- **PETIT EXERCICE A**
Montrez toutes les lignes de la liste qui contiennent la chaîne "Query", en les recopiant intégralement.

- **EXTRAIT CHOISI**
Miles Davis a toujours entretenu une histoire d’amour – intime, charnelle et aussi musicale – avec la France depuis sa première venue pour le Festival international de jazz à la salle Pleyel à Paris en mai 1949 jusqu’à son dernier concert donné à la Grande parade du jazz de Nice en juillet 1991, soit deux mois avant son décès.
Cette relation privilégiée et quasiment unique de la part d’un jazzman – il s’est produit en France plus que dans tout autre pays en dehors des Etats-Unis - est parfaitement illustrée dans un magnifique coffret qui vient de paraître : « Miles in France – 1963 & 1964 – Miles Davis Quintet – The Bootleg Series, vol. 8 » (Columbia Legacy/Sony Music – six cds).

- **PETIT EXERCICE B**
Relevez, s'il vous plaît, toutes les années citées dans l'extrait sur Miles Davis.

- **DONNÉES DE TRAVAIL**

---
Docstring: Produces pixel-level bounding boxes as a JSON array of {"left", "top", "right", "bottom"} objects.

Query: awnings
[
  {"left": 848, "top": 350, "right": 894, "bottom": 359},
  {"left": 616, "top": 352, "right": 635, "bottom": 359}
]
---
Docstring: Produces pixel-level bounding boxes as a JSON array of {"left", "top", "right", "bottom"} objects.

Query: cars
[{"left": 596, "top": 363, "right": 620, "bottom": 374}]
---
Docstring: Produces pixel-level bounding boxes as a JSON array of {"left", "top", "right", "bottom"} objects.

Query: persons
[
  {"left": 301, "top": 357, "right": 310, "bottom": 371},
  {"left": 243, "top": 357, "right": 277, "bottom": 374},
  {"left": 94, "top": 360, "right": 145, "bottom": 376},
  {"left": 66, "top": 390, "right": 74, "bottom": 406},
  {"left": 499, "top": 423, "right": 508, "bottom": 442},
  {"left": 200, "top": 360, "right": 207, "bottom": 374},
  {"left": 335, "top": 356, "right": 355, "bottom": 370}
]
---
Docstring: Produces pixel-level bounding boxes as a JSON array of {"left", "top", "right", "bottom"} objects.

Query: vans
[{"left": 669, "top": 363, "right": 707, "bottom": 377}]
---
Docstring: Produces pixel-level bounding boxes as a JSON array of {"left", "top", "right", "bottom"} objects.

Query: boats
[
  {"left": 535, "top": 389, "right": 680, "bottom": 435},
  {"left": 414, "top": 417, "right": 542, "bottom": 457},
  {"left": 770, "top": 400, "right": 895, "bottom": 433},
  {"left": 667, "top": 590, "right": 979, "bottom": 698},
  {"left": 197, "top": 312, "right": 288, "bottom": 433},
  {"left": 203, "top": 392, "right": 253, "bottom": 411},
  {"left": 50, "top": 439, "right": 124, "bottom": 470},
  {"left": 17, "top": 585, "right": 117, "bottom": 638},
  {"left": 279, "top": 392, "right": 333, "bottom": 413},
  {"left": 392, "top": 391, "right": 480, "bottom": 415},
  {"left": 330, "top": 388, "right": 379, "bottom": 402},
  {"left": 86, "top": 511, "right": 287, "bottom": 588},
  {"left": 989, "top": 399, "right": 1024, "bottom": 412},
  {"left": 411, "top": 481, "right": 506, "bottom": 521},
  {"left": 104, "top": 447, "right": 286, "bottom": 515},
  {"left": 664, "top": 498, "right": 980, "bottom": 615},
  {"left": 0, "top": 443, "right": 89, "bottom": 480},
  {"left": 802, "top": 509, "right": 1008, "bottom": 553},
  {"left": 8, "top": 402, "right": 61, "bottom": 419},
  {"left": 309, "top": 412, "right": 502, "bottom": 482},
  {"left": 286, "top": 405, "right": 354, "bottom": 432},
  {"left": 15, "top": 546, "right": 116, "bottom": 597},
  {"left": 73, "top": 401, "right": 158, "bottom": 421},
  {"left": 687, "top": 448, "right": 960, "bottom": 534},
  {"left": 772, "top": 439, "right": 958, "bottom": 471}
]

==

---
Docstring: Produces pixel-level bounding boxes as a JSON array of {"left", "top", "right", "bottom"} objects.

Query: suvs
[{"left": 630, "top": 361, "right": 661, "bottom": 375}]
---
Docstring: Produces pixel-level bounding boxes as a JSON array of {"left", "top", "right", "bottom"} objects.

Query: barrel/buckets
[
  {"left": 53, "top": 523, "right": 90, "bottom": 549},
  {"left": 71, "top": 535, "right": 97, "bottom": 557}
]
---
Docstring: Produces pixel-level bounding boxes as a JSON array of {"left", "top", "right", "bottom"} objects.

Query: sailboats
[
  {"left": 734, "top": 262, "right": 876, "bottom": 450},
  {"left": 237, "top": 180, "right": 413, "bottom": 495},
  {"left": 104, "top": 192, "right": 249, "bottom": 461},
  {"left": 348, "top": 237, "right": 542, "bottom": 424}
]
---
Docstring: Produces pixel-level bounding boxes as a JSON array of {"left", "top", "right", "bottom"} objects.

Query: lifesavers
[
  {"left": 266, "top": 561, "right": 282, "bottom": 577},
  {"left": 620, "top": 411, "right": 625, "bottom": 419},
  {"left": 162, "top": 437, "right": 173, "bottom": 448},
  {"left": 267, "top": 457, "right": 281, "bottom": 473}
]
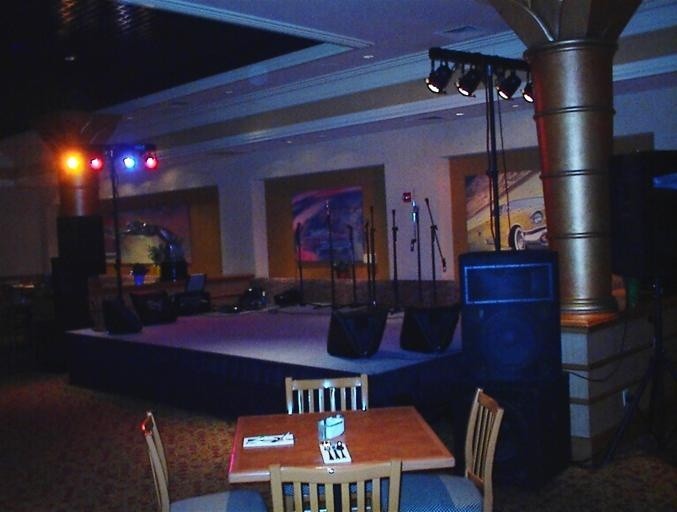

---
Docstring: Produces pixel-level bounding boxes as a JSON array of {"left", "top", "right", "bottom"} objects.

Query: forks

==

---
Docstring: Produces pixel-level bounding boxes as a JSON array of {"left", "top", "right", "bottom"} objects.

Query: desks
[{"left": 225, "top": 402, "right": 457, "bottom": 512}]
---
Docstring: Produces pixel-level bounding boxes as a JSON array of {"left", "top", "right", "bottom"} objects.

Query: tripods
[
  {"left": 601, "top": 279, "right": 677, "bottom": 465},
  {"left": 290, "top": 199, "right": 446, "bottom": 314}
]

- **CORRIGÉ A**
Query: awnings
Query: cars
Query: persons
Query: vans
Query: boats
Query: suvs
Query: barrel/buckets
Query: sailboats
Query: lifesavers
Query: forks
Query: desks
Query: tripods

- **CORRIGÉ B**
1949, 1991, 1963, 1964